Little Chef

Roasted Zucchini Tabbouleh Bowl by Tanerxaydin

By

Roasted Zucchini Tabbouleh Bowl by Tanerxaydin

Roasted zucchini and jammy eggs served over a bed of tabbouleh with Greek yogurt and peas.

Serves: 2Prep: 20 minCook: 20 min

Ingredients

  • 2 medium zucchini (zucchini), sliced 1/2-inch thick
  • 1 tbsp olive oil
  • 1/4 tsp salt
  • 1/8 tsp black pepper
  • 1 cup prepared tabbouleh
  • 1/2 cup greek yogurt
  • 1/2 cup frozen peas, thawed
  • 2 large eggs
  • 1 tbsp chili oil (homemade or store-bought)

Instructions

  1. Preheat oven to 200°C (400°F).

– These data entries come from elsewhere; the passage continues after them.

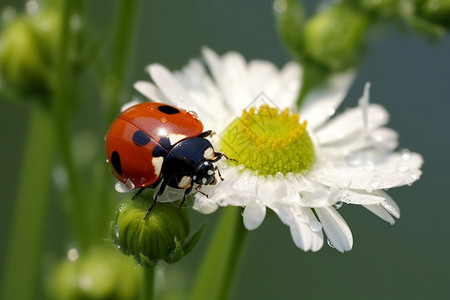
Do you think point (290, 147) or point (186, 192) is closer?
point (186, 192)

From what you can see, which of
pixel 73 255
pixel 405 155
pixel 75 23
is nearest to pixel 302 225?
pixel 405 155

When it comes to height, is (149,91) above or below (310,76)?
below

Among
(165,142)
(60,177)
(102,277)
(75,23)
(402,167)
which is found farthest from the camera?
(60,177)

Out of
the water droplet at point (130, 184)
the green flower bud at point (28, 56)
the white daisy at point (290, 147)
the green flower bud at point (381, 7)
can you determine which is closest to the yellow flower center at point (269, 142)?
the white daisy at point (290, 147)

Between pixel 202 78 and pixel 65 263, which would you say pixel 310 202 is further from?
pixel 65 263

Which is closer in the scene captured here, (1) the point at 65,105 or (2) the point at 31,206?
(1) the point at 65,105

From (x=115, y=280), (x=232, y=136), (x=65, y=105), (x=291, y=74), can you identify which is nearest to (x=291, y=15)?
(x=291, y=74)

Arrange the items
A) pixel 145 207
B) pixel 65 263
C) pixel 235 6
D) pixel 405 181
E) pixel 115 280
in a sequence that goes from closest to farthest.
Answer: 1. pixel 145 207
2. pixel 405 181
3. pixel 115 280
4. pixel 65 263
5. pixel 235 6

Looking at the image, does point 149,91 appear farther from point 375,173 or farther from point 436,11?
point 436,11

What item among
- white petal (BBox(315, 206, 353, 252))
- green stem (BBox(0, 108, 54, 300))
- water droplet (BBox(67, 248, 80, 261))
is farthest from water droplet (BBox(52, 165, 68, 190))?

Toss sliced zucchini with olive oil, salt, and pepper on a baking sheet. Roast for 15-20 minutes, flipping halfway, until tender and lightly caramelized.
  2. While zucchini roasts, bring a small pot of water to a rolling boil. Carefully lower eggs into the boiling water and cook for 6-7 minutes for jammy yolks. Immediately transfer to an ice bath to stop cooking, then peel.
  3. Thaw frozen peas by running them under warm water or microwaving briefly.
  4. To assemble, divide tabbouleh, roasted zucchini, Greek yogurt, and thawed peas between two bowls. Halve the soft-boiled eggs and add one to each bowl.
  5. Drizzle each bowl with chili oil before serving.